[Stored data entries]
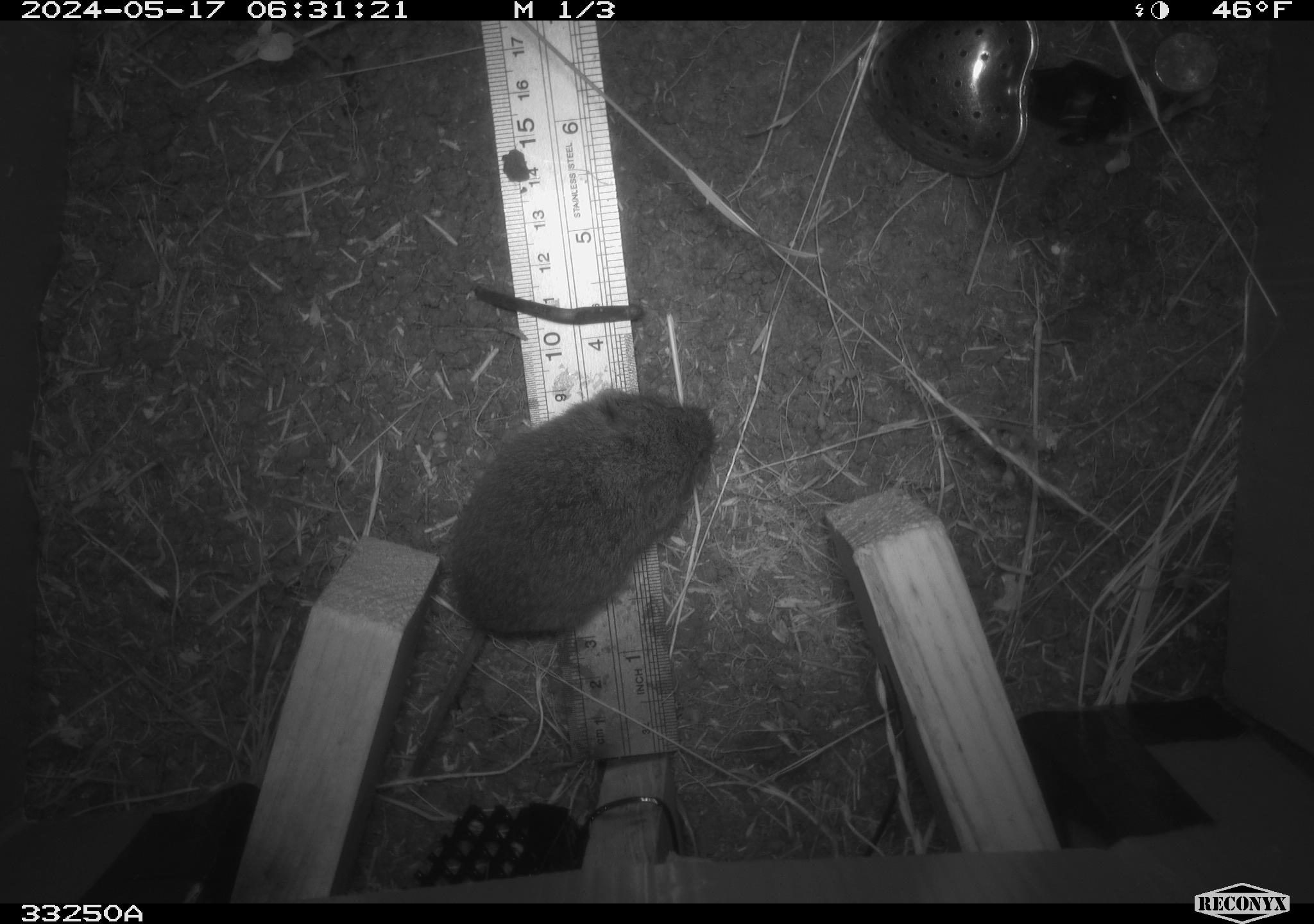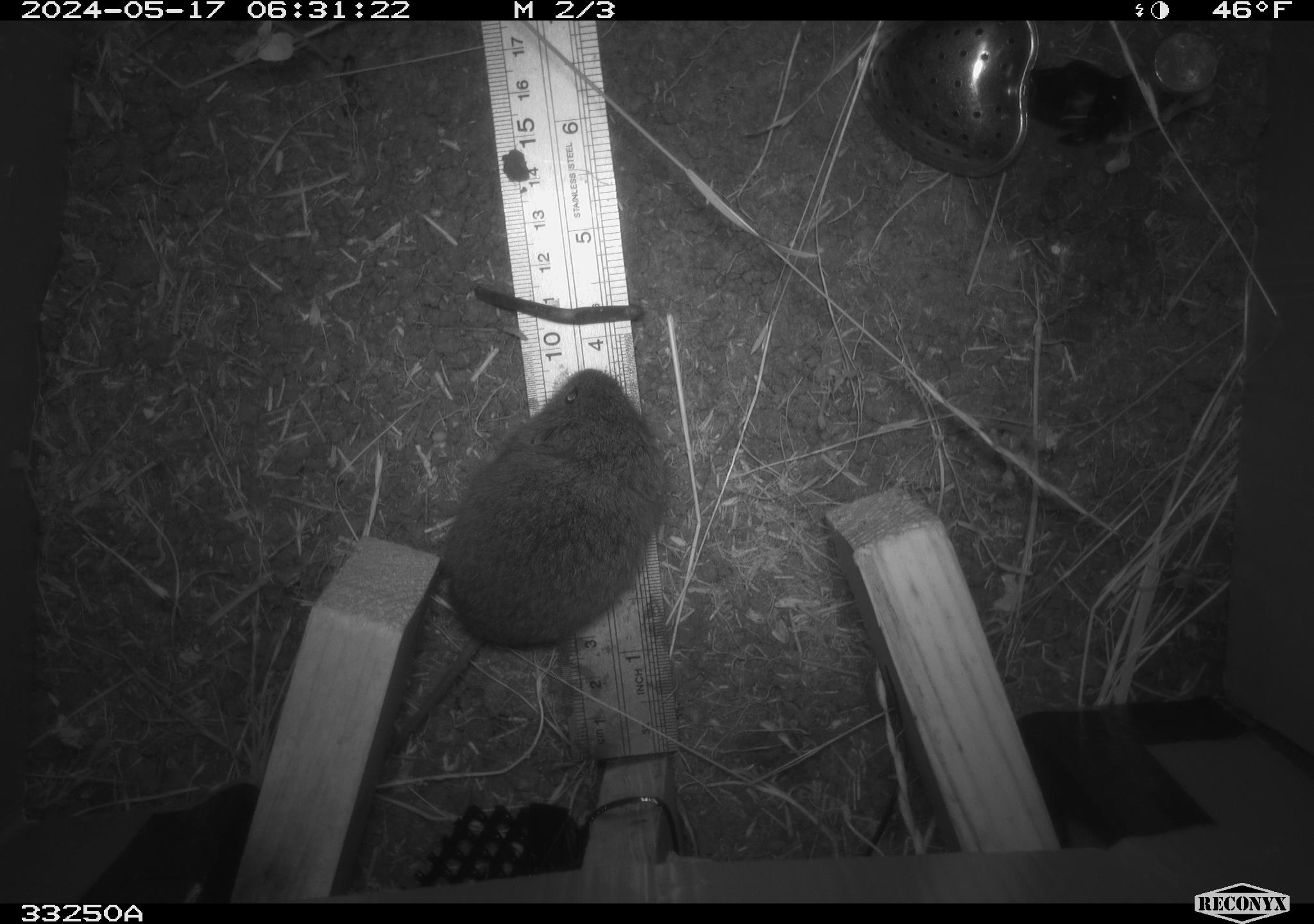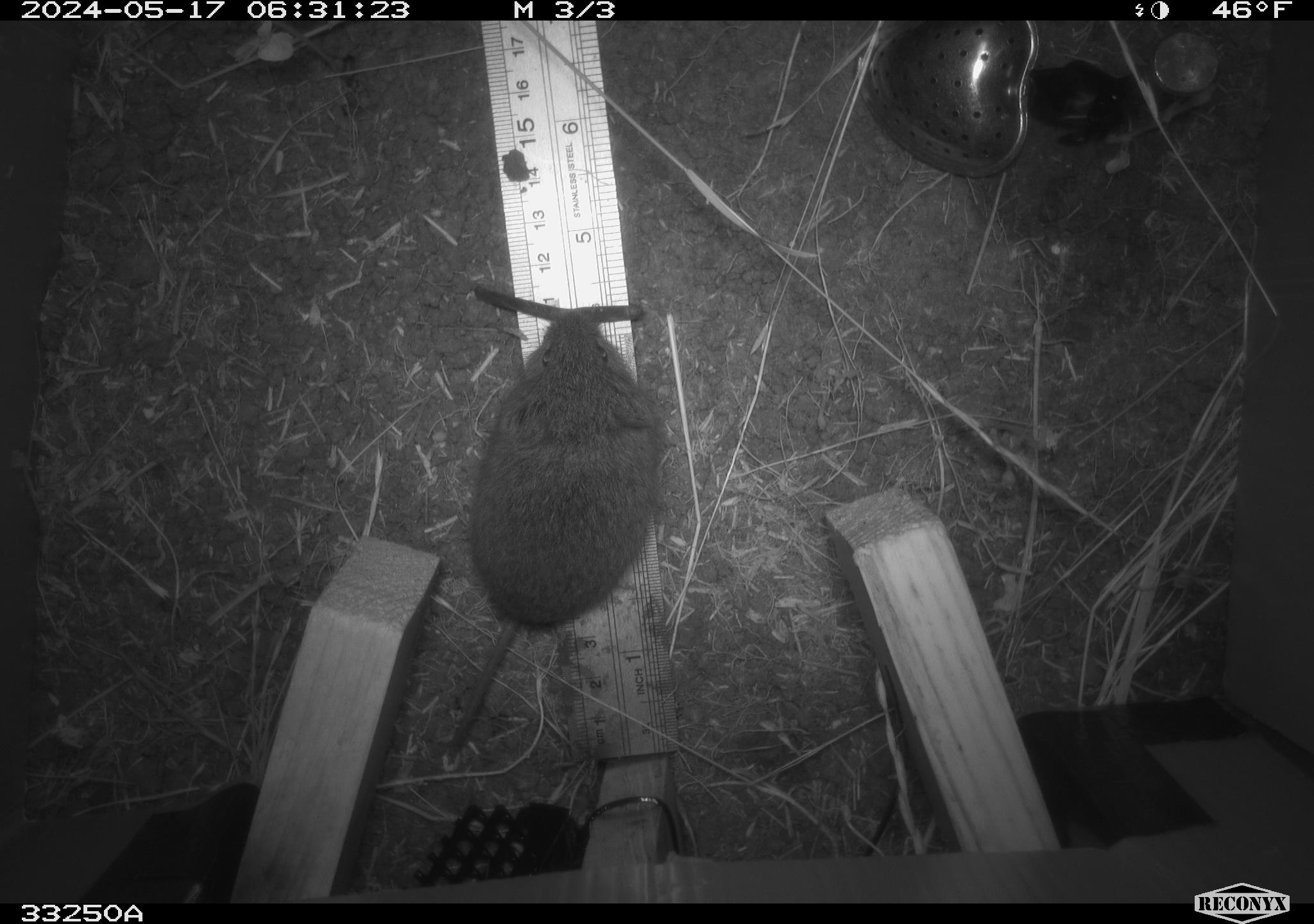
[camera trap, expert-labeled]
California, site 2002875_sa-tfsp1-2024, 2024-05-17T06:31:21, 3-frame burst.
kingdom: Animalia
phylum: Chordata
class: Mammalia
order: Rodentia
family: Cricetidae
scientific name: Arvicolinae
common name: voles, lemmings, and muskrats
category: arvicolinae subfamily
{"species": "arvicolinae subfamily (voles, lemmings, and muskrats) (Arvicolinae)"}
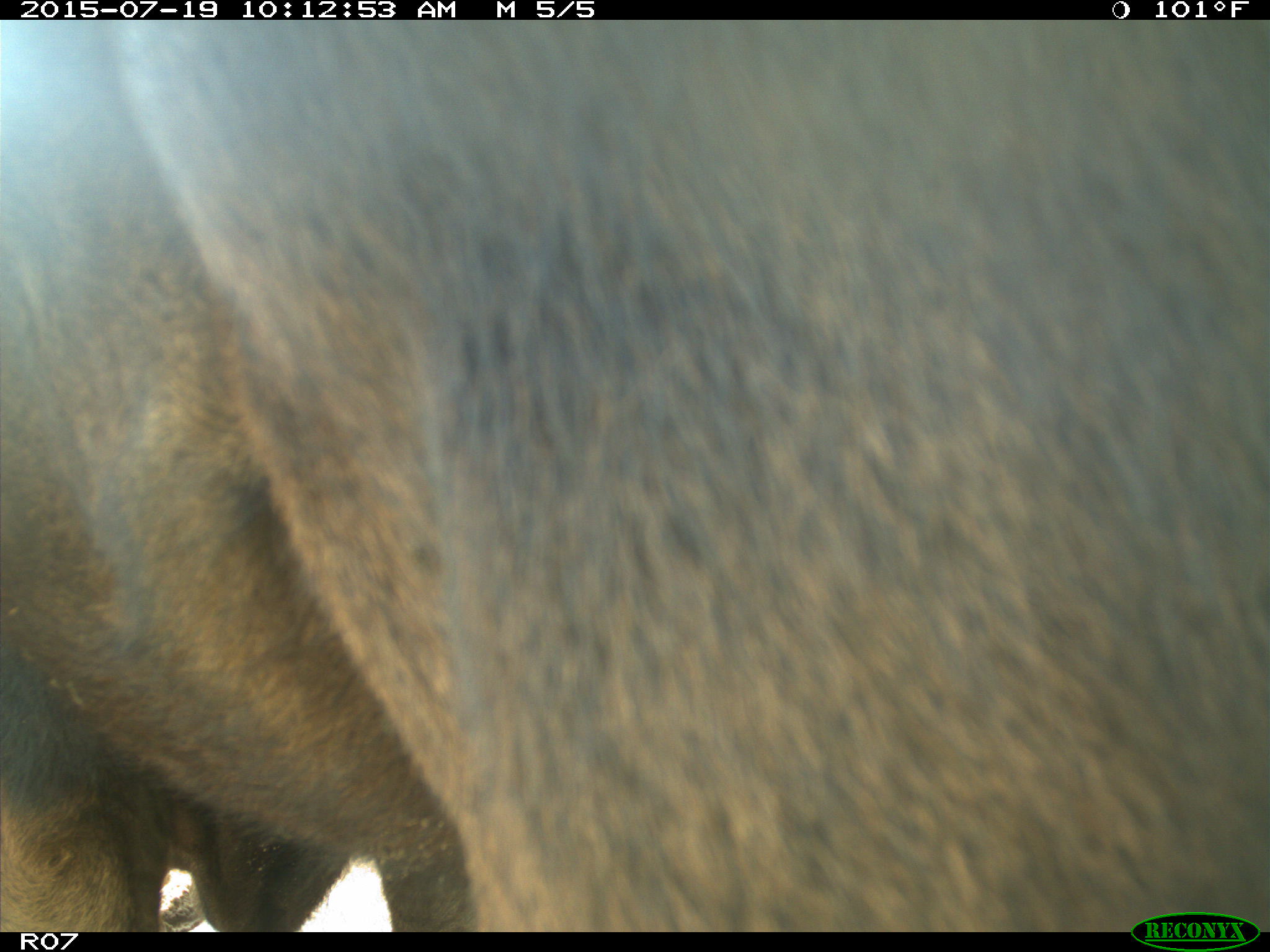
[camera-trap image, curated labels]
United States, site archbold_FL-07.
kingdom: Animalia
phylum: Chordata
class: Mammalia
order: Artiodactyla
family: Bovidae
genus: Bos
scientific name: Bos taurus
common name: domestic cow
...
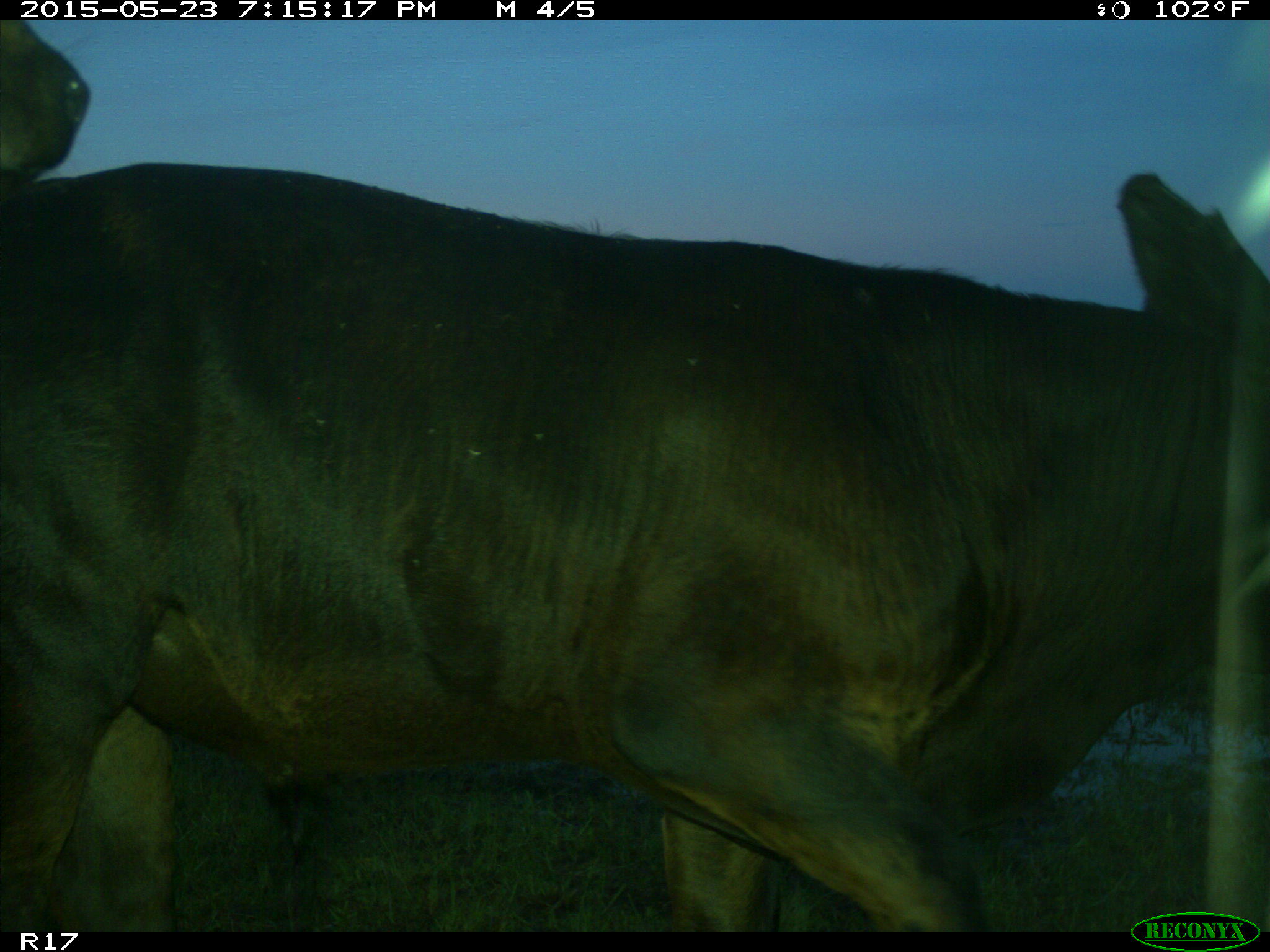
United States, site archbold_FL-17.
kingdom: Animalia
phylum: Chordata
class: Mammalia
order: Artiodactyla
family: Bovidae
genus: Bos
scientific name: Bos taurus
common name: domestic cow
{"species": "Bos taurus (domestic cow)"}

◆ **Task brief**: Word for word, restate the lines above from the line containing "[camera trap, expert-labeled]" through the line containing "category: arvicolinae subfamily", with both included and nothing else.

◆ **Result**:
[camera trap, expert-labeled]
California, site 2002875_sa-tfsp1-2024, 2024-05-17T06:31:21, 3-frame burst.
kingdom: Animalia
phylum: Chordata
class: Mammalia
order: Rodentia
family: Cricetidae
scientific name: Arvicolinae
common name: voles, lemmings, and muskrats
category: arvicolinae subfamily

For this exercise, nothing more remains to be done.